Using the entries below, return word for word the lines from the one containing "When you look" up to and including the last.
******
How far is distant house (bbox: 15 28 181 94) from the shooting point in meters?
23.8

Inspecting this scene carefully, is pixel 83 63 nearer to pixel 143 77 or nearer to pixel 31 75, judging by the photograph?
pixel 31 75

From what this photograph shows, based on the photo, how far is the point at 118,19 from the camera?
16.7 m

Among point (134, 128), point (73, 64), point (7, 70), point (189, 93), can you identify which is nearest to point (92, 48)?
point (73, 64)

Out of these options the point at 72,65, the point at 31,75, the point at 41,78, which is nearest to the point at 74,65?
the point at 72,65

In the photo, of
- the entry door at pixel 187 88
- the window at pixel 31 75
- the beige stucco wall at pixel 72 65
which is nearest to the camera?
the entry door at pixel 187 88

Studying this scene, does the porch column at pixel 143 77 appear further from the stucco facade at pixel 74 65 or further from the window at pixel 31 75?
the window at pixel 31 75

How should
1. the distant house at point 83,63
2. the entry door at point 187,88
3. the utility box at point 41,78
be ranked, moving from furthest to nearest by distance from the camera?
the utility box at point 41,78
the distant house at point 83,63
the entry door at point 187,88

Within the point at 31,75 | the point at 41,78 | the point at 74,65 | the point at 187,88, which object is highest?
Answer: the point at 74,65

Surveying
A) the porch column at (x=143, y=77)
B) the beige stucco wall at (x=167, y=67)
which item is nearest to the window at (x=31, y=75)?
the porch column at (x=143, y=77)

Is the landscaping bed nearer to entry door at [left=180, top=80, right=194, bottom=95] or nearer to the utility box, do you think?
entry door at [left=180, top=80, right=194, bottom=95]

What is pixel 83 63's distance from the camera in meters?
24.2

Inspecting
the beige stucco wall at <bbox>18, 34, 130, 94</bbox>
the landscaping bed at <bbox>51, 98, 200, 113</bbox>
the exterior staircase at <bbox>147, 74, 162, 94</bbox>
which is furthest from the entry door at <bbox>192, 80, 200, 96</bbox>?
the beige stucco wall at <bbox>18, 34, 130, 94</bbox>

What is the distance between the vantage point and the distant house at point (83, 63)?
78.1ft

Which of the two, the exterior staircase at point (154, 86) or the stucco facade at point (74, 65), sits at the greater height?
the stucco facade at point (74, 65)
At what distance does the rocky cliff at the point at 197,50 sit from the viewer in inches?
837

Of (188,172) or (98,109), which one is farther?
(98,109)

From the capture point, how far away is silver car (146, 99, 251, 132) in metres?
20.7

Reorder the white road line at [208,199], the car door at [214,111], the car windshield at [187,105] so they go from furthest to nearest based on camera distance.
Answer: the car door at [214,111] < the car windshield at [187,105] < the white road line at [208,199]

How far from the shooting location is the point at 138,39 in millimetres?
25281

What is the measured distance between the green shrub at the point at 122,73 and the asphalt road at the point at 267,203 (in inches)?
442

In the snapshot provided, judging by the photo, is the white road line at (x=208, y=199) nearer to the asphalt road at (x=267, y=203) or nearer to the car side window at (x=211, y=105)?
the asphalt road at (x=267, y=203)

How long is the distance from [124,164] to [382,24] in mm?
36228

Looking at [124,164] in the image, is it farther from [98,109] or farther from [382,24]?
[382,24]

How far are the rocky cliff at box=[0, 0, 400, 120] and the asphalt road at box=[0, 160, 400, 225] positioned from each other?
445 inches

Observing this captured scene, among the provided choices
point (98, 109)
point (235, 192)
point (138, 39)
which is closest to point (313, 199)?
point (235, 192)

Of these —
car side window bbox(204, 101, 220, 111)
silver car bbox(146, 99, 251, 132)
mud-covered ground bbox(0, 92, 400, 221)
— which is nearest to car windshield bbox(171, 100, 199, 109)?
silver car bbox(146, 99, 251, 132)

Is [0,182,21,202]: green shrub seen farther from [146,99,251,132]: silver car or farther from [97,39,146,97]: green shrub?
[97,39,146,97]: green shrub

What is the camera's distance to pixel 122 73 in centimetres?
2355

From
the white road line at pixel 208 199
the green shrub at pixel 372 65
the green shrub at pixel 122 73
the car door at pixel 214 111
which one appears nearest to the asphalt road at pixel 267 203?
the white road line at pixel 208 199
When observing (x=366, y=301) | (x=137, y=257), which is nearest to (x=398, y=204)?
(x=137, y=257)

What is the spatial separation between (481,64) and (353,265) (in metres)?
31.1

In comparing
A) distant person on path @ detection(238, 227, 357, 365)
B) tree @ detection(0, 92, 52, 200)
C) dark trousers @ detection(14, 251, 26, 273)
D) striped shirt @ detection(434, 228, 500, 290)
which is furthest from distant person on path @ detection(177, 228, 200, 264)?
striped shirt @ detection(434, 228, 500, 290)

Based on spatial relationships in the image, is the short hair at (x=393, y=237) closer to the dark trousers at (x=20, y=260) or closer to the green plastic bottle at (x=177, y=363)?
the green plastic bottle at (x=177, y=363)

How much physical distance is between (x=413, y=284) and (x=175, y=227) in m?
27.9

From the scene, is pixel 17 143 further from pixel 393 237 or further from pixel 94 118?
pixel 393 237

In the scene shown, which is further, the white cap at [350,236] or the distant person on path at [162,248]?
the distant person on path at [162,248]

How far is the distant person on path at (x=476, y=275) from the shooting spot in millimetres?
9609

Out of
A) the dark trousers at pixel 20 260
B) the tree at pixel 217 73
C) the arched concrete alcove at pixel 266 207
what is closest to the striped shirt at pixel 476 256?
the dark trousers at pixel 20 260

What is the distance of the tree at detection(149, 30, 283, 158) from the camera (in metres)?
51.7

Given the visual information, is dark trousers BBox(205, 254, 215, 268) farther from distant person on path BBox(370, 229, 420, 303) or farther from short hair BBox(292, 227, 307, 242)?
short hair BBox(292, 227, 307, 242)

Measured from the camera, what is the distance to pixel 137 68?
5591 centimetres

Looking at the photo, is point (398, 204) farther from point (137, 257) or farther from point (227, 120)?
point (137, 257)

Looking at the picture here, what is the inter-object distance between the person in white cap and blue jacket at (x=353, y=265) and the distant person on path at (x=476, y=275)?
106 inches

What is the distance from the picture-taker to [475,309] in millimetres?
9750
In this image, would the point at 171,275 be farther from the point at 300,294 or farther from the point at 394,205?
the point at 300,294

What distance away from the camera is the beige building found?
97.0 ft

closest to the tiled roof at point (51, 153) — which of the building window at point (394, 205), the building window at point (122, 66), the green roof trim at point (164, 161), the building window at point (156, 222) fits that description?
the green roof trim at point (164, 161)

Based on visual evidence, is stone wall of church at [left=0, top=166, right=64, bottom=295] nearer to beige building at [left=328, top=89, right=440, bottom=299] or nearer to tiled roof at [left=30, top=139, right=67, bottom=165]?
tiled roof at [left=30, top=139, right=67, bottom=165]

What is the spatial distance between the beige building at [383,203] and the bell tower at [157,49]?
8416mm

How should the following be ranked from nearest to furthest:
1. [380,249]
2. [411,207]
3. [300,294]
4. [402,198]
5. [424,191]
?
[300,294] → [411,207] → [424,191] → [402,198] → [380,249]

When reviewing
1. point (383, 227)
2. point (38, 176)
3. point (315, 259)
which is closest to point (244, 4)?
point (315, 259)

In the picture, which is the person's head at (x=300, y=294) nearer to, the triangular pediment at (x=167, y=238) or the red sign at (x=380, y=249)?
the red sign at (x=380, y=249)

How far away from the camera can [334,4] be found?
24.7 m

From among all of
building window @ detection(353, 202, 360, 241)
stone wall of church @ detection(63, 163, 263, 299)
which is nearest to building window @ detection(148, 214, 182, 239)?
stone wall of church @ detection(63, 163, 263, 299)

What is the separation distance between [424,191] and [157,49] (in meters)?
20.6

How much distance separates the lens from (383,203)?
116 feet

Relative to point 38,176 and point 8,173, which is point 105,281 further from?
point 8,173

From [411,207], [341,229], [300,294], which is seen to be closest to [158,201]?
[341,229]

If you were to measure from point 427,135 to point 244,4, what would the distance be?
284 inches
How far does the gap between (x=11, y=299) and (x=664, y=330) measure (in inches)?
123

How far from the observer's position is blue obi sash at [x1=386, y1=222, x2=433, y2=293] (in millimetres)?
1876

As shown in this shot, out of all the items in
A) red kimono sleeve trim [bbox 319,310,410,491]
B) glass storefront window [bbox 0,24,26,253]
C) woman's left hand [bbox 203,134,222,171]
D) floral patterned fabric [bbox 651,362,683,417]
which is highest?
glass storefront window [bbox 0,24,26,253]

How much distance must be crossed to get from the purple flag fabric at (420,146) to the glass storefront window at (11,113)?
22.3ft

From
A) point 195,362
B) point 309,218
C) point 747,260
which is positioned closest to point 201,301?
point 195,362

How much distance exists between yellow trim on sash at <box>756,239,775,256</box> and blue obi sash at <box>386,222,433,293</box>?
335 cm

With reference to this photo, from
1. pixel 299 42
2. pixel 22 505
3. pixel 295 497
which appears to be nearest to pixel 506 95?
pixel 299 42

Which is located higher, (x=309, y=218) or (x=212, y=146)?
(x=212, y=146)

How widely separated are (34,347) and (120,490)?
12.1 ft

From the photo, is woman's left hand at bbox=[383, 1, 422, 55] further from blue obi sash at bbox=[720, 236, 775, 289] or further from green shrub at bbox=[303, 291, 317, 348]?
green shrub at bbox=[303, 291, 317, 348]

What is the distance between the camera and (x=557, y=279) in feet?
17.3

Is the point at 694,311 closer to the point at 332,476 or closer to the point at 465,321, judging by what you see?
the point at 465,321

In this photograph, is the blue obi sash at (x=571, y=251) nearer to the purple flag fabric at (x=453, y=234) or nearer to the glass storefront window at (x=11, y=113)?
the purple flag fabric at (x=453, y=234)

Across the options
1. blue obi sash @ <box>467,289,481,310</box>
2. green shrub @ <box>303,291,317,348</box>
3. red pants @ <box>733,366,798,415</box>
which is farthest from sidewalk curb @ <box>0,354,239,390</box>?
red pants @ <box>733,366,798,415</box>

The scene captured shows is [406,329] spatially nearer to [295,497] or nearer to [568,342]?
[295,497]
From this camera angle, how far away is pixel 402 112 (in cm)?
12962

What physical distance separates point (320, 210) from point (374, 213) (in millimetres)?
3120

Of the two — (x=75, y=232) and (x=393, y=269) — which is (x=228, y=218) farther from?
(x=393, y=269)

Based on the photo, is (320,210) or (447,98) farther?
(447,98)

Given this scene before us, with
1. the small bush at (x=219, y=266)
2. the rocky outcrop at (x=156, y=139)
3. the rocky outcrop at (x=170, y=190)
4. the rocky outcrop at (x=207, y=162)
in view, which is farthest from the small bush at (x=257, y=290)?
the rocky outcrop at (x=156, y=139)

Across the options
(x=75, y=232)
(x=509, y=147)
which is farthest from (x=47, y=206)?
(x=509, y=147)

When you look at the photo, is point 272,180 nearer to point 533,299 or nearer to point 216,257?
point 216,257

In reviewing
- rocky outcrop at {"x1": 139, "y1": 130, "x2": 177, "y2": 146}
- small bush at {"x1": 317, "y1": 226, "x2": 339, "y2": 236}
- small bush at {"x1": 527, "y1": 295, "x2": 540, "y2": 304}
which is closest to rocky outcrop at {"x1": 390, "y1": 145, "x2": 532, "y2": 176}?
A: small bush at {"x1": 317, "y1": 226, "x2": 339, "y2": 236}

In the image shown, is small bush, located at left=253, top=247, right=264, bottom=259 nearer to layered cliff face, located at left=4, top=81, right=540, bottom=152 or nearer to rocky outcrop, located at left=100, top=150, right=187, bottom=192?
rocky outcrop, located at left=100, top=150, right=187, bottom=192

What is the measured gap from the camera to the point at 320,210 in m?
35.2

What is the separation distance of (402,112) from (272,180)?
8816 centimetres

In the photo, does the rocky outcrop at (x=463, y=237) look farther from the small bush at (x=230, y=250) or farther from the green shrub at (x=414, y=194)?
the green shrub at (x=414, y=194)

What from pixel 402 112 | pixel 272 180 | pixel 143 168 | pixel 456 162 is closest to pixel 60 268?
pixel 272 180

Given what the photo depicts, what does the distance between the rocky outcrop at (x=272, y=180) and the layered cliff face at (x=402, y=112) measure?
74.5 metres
******
• RESPONSE FOR THIS EXERCISE:
When you look at the photo, is point 272,180 nearer to point 533,299 or nearer to point 216,257?
point 216,257

In reviewing
- rocky outcrop at {"x1": 139, "y1": 130, "x2": 177, "y2": 146}
- small bush at {"x1": 317, "y1": 226, "x2": 339, "y2": 236}
- small bush at {"x1": 527, "y1": 295, "x2": 540, "y2": 304}
which is closest to rocky outcrop at {"x1": 390, "y1": 145, "x2": 532, "y2": 176}?
A: small bush at {"x1": 317, "y1": 226, "x2": 339, "y2": 236}

In the image shown, is small bush, located at left=253, top=247, right=264, bottom=259 nearer to layered cliff face, located at left=4, top=81, right=540, bottom=152 or nearer to rocky outcrop, located at left=100, top=150, right=187, bottom=192?
rocky outcrop, located at left=100, top=150, right=187, bottom=192

What is the measured gap from the camera to the point at 320,210 in m?
35.2

What is the separation distance of (402,112) from (272,180)?
8816 centimetres

In the photo, does the rocky outcrop at (x=463, y=237) look farther from the small bush at (x=230, y=250) or farther from the green shrub at (x=414, y=194)?
the green shrub at (x=414, y=194)

What from pixel 402 112 | pixel 272 180 | pixel 143 168 | pixel 456 162 is closest to pixel 60 268?
pixel 272 180

Given what the photo depicts, what does the distance between the rocky outcrop at (x=272, y=180) and the layered cliff face at (x=402, y=112) measure?
74.5 metres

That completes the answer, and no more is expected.